Para o cientista político Ricardo de João Braga, a demissão do ministro dos Direitos Humanos, Silvio Almeida, foi, de um lado, a única coisa que o presidente Lula poderia fazer: afastar alguém com fortes suspeitas de ter incorrido em conduta grave, inclusive para a pessoa eventualmente provar sua inocência. Do outro, o episódio mostra a limitada margem de manobra com que opera um governo dependente do apoio de forças políticas distantes do seu espectro ideológico.
Ricardo compara o comportamento do Palácio do Planalto no caso Silvio, que ele considera a pior crise interna até aqui enfrentada pelo atual governo, com a maneira como o governo agiu em relação ao ministro das Comunicações, Juscelino Filho (União Brasil), indiciado pela Polícia Federal por organização criminosa, lavagem de dinheiro e corrupção passiva. “Nesse caso, que teve bem menos repercussão, Lula deixou de agir não por falta de vontade, mas por falta de condições políticas”.
“Isso demonstra onde está a margem de manobra do Lula”, prosseguiu. “Para lidar com quem está sob o guarda-chuva dele, ele age rápido. Para lidar com quem está fora do capital político dele e do PT, a crise pode machucar menos, mas é mais difícil de resolver porque envolve o Centrão e outras forças políticas”.
De qualquer maneira, acrescenta, as denúncias que associaram o agora ex-ministro a práticas de assédio moral e sexual são “muito impactantes” e causaram “um prejuízo bem grande à luta por direitos humanos, incluindo questões como gênero e raça”.
“Há um aspecto que não tem o valor intrínseco dos direitos humanos, mas é bastante importante: essa é a primeira crise intestina do governo”, ressalta o analista, que é graduado em Economia pela Unesp e é doutor em Ciência Política pela Uerj, além de coordenar a área de pesquisas do Congresso em Foco.
Ele prossegue: “Até agora o bolsonarismo tem gritado mantras que contam com baixo enraizamento na realidade, mantêm-se no limite de sua bolha. De fato, eles pouco importam para muitos seguidores dos movimentos negro ou feminista.
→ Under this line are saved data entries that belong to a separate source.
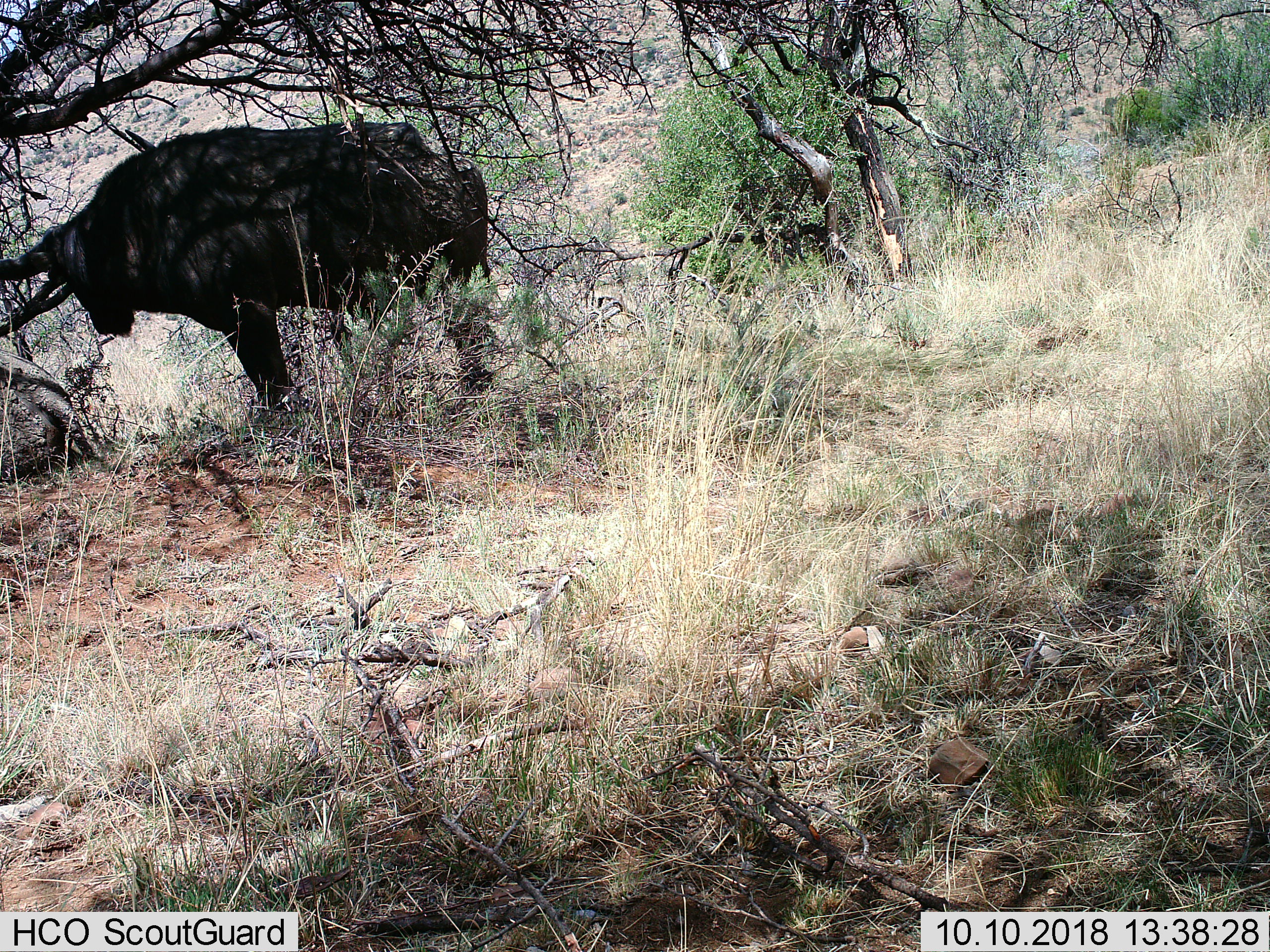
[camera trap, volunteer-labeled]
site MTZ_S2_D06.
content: unidentified animal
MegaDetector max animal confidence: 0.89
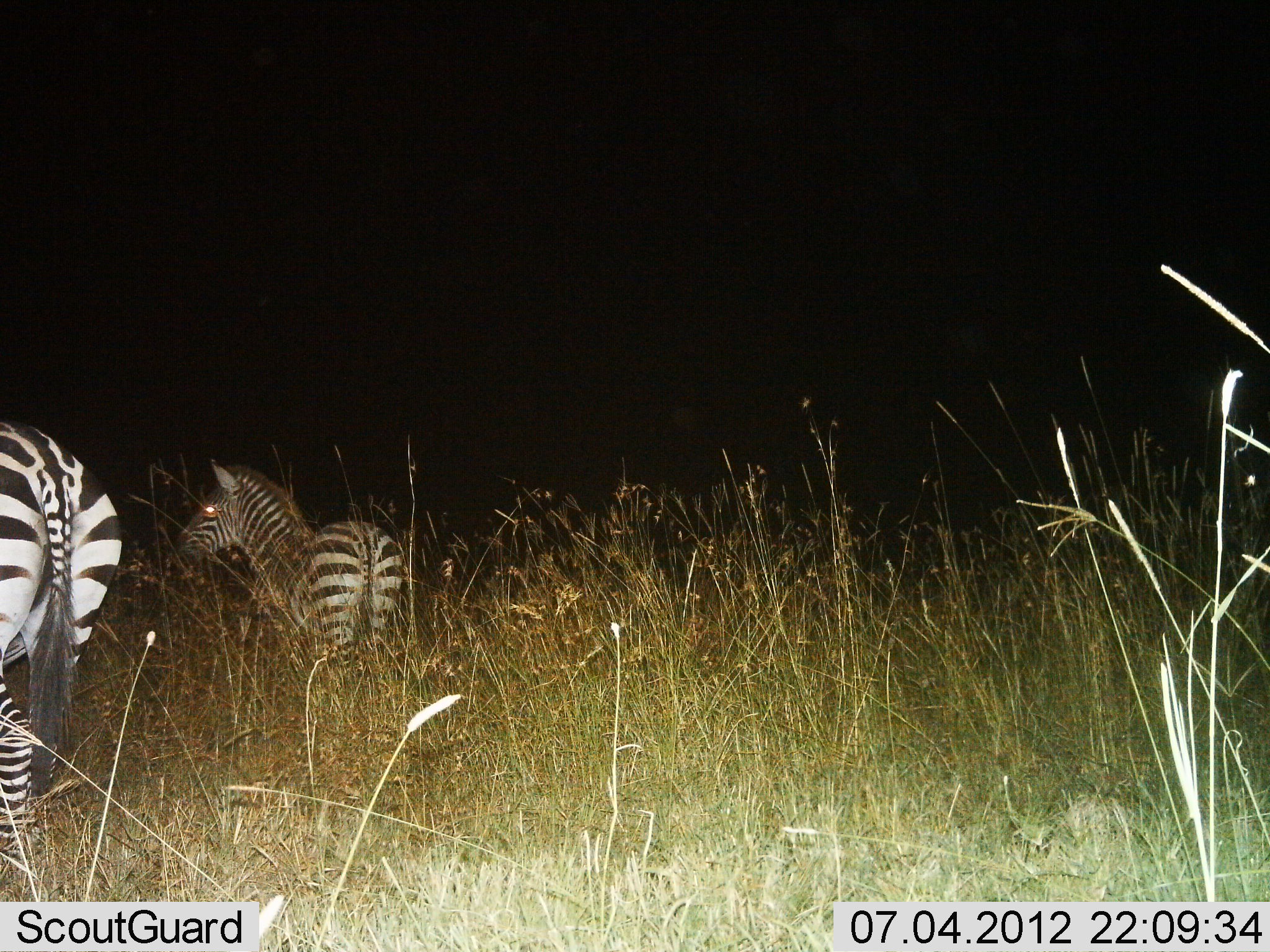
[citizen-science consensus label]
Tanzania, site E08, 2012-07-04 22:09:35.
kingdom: Animalia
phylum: Chordata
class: Mammalia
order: Perissodactyla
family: Equidae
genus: Equus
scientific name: Equus quagga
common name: plains zebra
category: zebra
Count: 2.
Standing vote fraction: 90%.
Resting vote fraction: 0%.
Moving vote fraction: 10%.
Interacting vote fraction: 0%.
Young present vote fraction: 0%.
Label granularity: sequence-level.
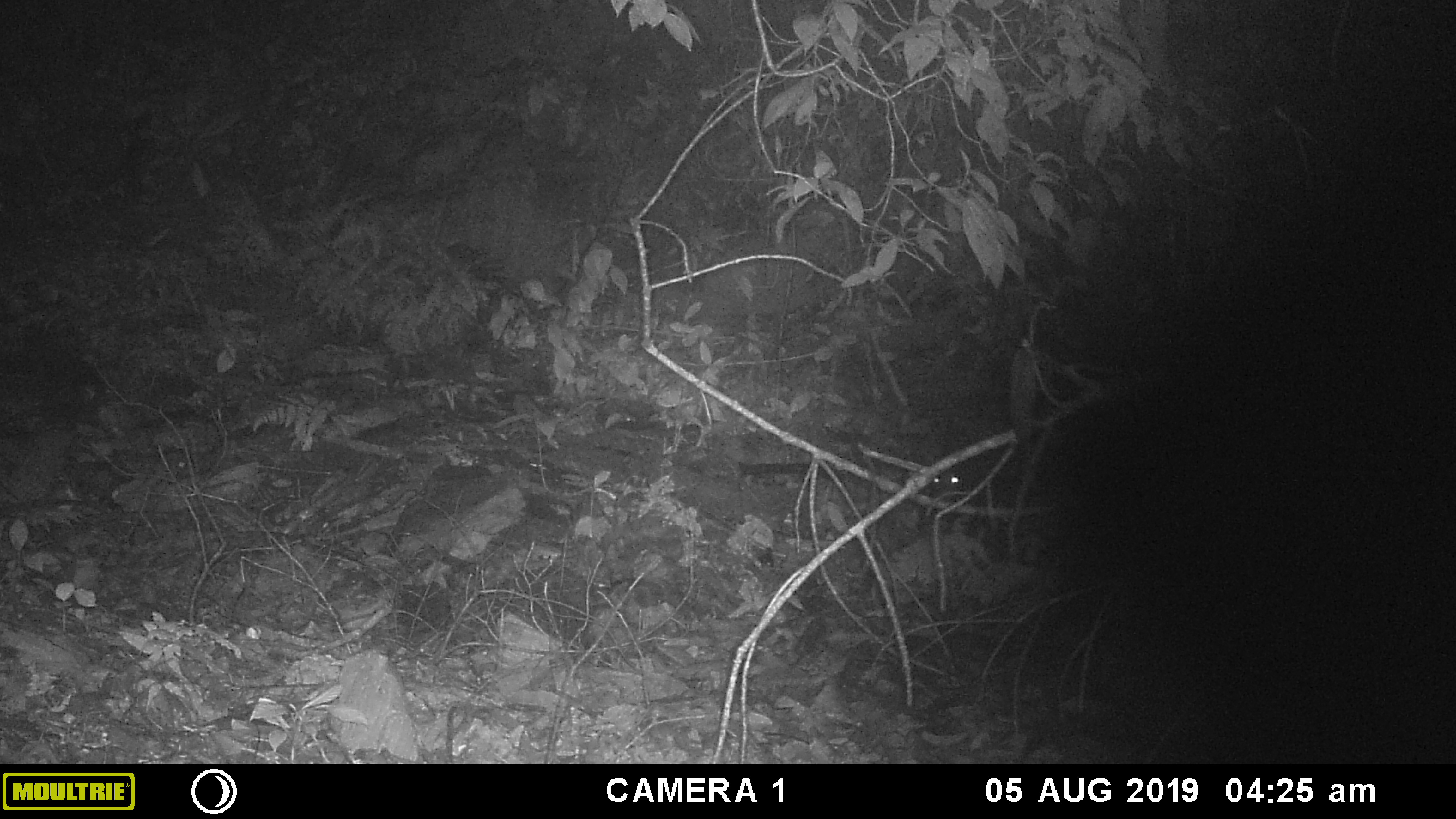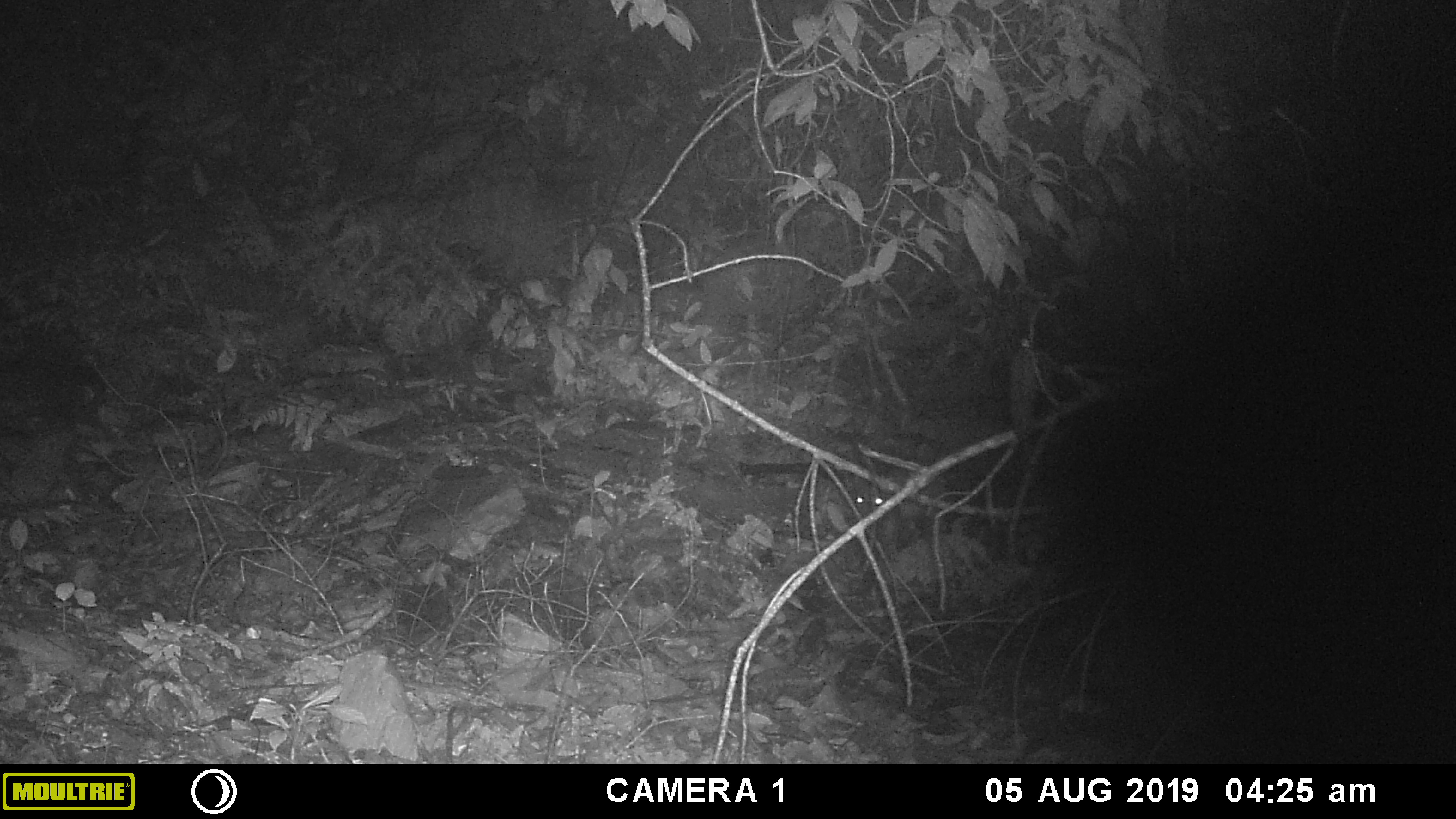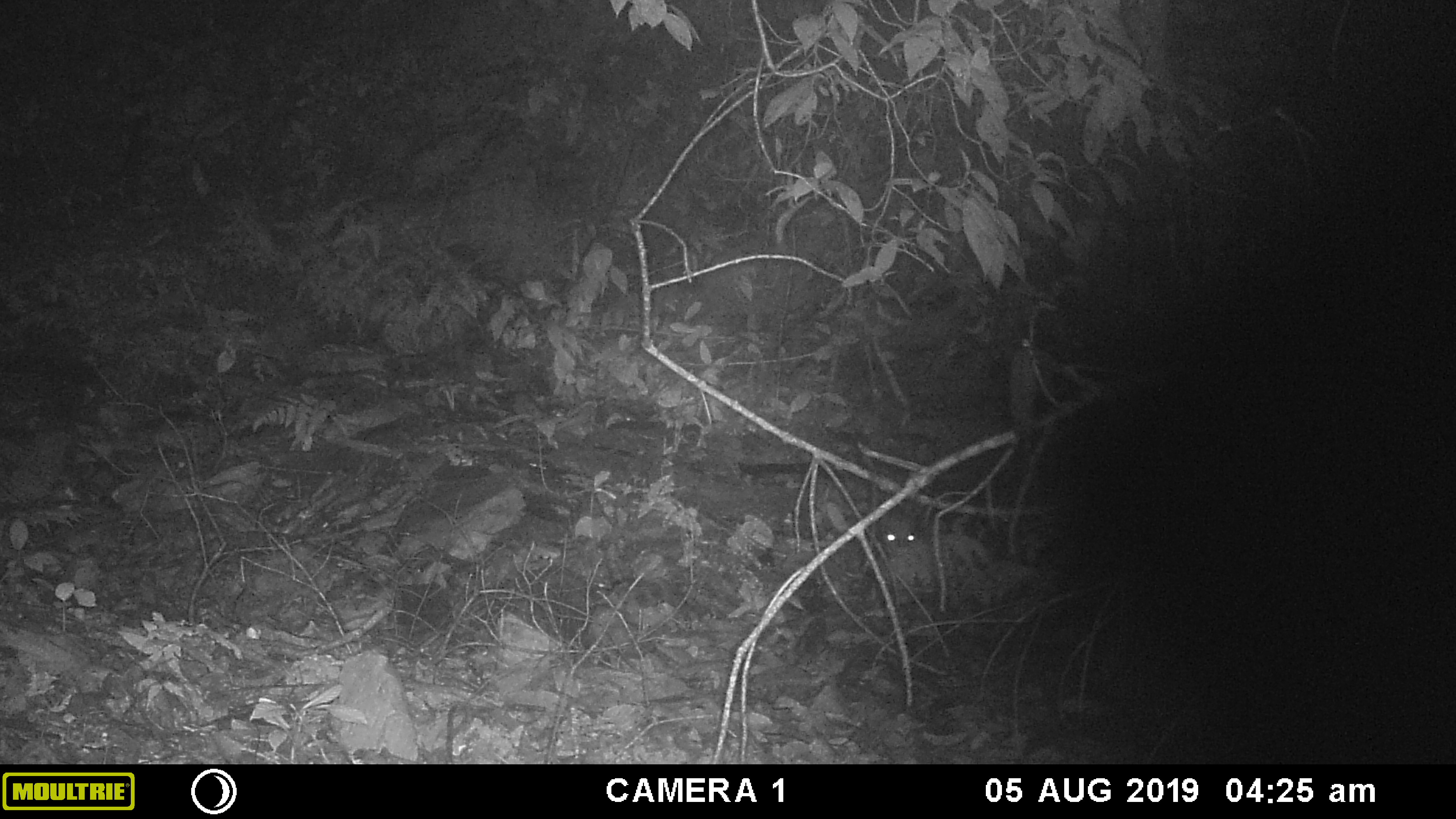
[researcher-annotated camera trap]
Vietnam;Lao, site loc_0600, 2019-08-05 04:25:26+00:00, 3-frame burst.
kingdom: Animalia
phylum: Chordata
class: Mammalia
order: Artiodactyla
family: Suidae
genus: Sus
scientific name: Sus scrofa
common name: eurasian wild pig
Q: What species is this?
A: Eurasian wild pig (Sus scrofa).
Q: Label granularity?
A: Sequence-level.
Silvio Almeida, contudo, produziu a primeira crise que realmente explodiu dentro do governo e se irradiou por esses movimentos e além”.
PublicidadeUma crise, observa Ricardo Braga, que surgiu num momento em que “a economia vai razoavelmente bem, algumas reformas importantes têm caminhado e, embora a questão fiscal preocupe, [o ministro da Fazenda, Fernando] Haddad faz um trabalho de valor”.
Conforme o analista, o impacto da crise também tem a ver com o prestígio pessoal do ex-ministro dos Direitos Humanos. “É uma liderança jovem, muito qualificada, com posição de grande destaque na luta contra os reacionários, que é uma questão central”.
Finalmente, Ricardo de João Braga ressalva que não está condenando previamente Silvio, nem poderia fazê-lo: “Não me informei sobre os detalhes e a averiguação cabe às autoridades. Não estou, repito, dizendo que ele abusou. Estou apenas observando que ele produziu a maior crise deste governo até o momento”.
Meus comentários: acima, você viu o pensamento e a fala do professor Ricardo, ponderado e lúcido, como sempre. Agora, acrescento um nadica de nada do meu jeito de pensar. Primeiro, constatando o que eu dizia 24h atrás, neste mesmo espaço: Lula não tinha outra saída a não ser exonerar o ministro, dado o estrago que causaria manter em cargo tão simbólico alguém acusado de assédio sexual contra várias mulheres (ver final deste texto). Em segundo lugar, a saída de Silvio Almeida do governo não representa sua condenação prévia. A presunção de inocência é um princípio jurídico que, nos ensinaram abusos recentes, jamais devemos desprezar. Depois que a ministra da Igualdade Racial, Anielle Franco, e outras vítimas começaram a aparecer publicamente, dando rosto e materialidade às denúncias, percebeu-se que não será uma defesa fácil. Mas que Silvio tenha agora todos os instrumentos próprios do Estado Democrático de Direito para se defender. Em terceiro lugar, lamento que setores da esquerda estejam a produzir idiotices aos borbotões para explicar a queda do meu xará. Uns culpando “a causa identitária”, que corromperia a luta geral dos trabalhadores e seria a fonte de toda a crise. Outros inventando teorias conspiratórias, vendo no episódio coisas como a mão do Tio Sam ou um complô entre a mídia e a extrema direita. Juízo, gente! É muito triste a derrocada de uma figura tão brilhante intelectualmente e que tanto agregava na luta pela democracia e contra o neofascismo. Mas nem isso nem qualquer outra coisa pode nos levar a botar panos quentes quando estão em questão crimes de gênero de tal gravidade. Ponto, portanto, para Lula!